SET PROBLEM
Reproduce the entries below word for word, leaving out the pictures.

EXERCISE INPUT
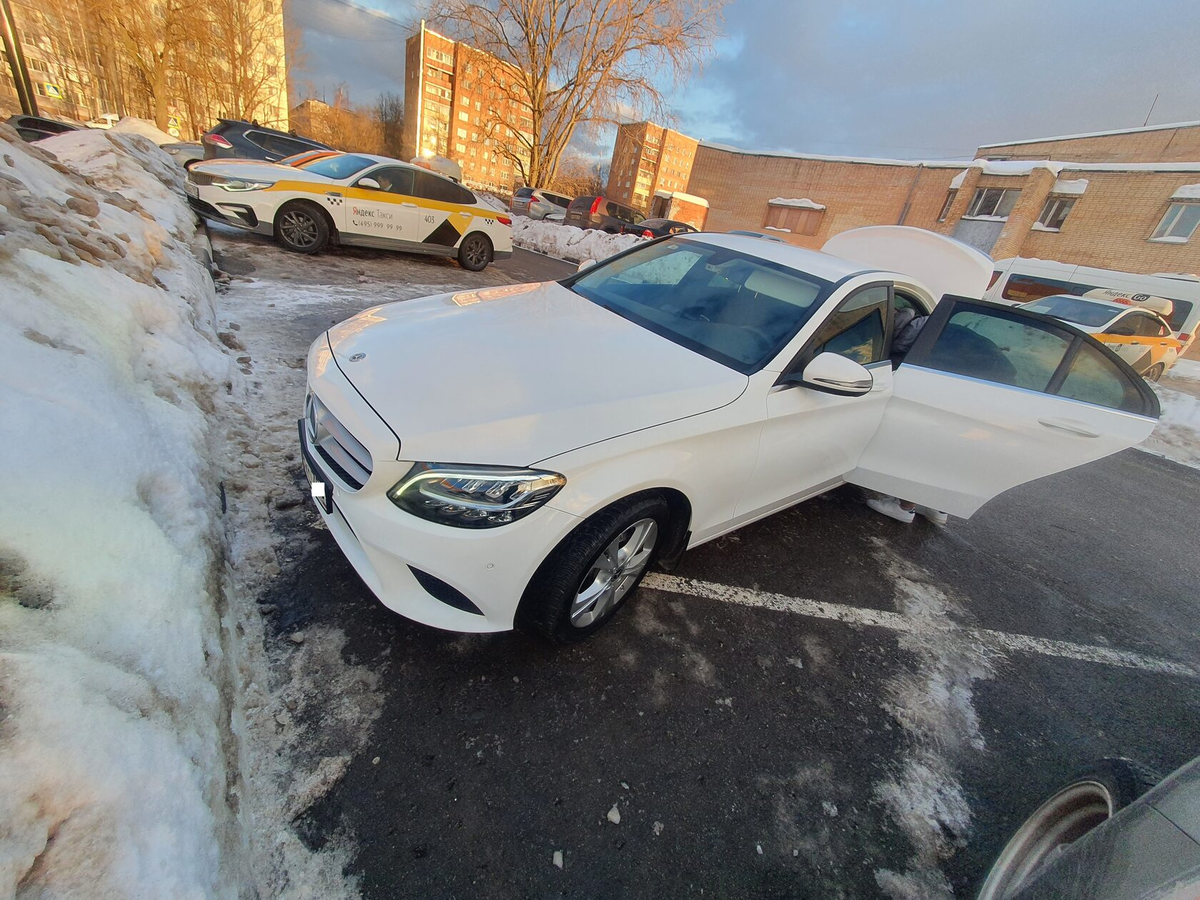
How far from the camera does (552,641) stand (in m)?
2.04

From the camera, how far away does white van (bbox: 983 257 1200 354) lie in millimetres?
11414

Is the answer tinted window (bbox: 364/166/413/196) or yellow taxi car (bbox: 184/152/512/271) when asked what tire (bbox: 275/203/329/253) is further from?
tinted window (bbox: 364/166/413/196)

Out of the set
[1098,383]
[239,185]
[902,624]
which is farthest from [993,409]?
[239,185]

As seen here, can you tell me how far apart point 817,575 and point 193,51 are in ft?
124

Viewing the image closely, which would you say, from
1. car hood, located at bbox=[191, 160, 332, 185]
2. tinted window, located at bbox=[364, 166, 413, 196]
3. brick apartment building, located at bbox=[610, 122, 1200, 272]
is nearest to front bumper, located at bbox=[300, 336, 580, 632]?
car hood, located at bbox=[191, 160, 332, 185]

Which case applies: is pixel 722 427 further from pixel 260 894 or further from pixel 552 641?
pixel 260 894

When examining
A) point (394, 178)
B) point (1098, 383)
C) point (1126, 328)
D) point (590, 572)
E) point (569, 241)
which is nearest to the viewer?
point (590, 572)

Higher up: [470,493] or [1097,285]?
[1097,285]

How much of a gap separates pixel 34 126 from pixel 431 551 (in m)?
19.9

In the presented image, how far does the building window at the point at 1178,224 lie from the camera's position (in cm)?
1938

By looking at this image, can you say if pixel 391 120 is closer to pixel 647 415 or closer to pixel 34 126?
pixel 34 126

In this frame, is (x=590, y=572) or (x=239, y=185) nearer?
(x=590, y=572)

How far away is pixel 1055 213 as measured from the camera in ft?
77.0

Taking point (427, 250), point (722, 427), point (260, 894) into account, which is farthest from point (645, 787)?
point (427, 250)
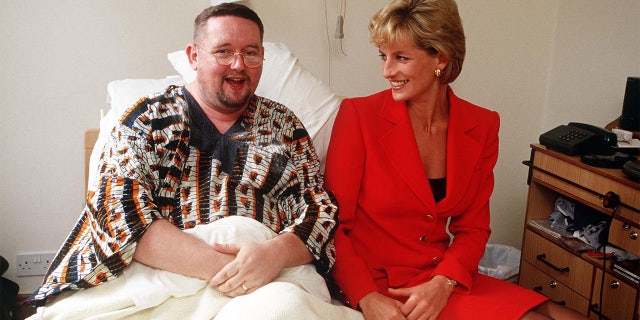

EXERCISE RESPONSE
How far from the camera does (552,641) stand (in m)?
2.04

From the camera, how far away does white van (bbox: 983 257 1200 354) lie in millimetres?
11414

Is the answer tinted window (bbox: 364/166/413/196) or yellow taxi car (bbox: 184/152/512/271) when asked what tire (bbox: 275/203/329/253) is further from?
tinted window (bbox: 364/166/413/196)

Out of the set
[1098,383]
[239,185]
[902,624]
which is farthest from [993,409]?
[239,185]

As seen here, can you tell me how far apart point 817,575 and point 193,51 are in ft?
124

Viewing the image closely, which would you say, from
1. car hood, located at bbox=[191, 160, 332, 185]
2. tinted window, located at bbox=[364, 166, 413, 196]
3. brick apartment building, located at bbox=[610, 122, 1200, 272]
is nearest to front bumper, located at bbox=[300, 336, 580, 632]?
car hood, located at bbox=[191, 160, 332, 185]

Which case applies: is pixel 722 427 further from pixel 260 894 or further from pixel 552 641?
pixel 260 894

When examining
A) point (394, 178)
B) point (1098, 383)
C) point (1126, 328)
D) point (590, 572)
E) point (569, 241)
which is nearest to the viewer?
point (590, 572)

Higher up: [470,493] or [1097,285]?
[1097,285]

How much of a gap separates pixel 34 126 from pixel 431 551 (in m)?
19.9

In the presented image, how far does the building window at the point at 1178,224 lie from the camera's position (in cm)?
1938

By looking at this image, can you say if pixel 391 120 is closer to pixel 647 415 or closer to pixel 34 126?
pixel 34 126

In this frame, is (x=590, y=572) or (x=239, y=185) nearer?
(x=590, y=572)

How far away is pixel 1055 213 as measured from the camera in ft?
77.0

Taking point (427, 250), point (722, 427), point (260, 894) into account, which is farthest from point (645, 787)?
point (427, 250)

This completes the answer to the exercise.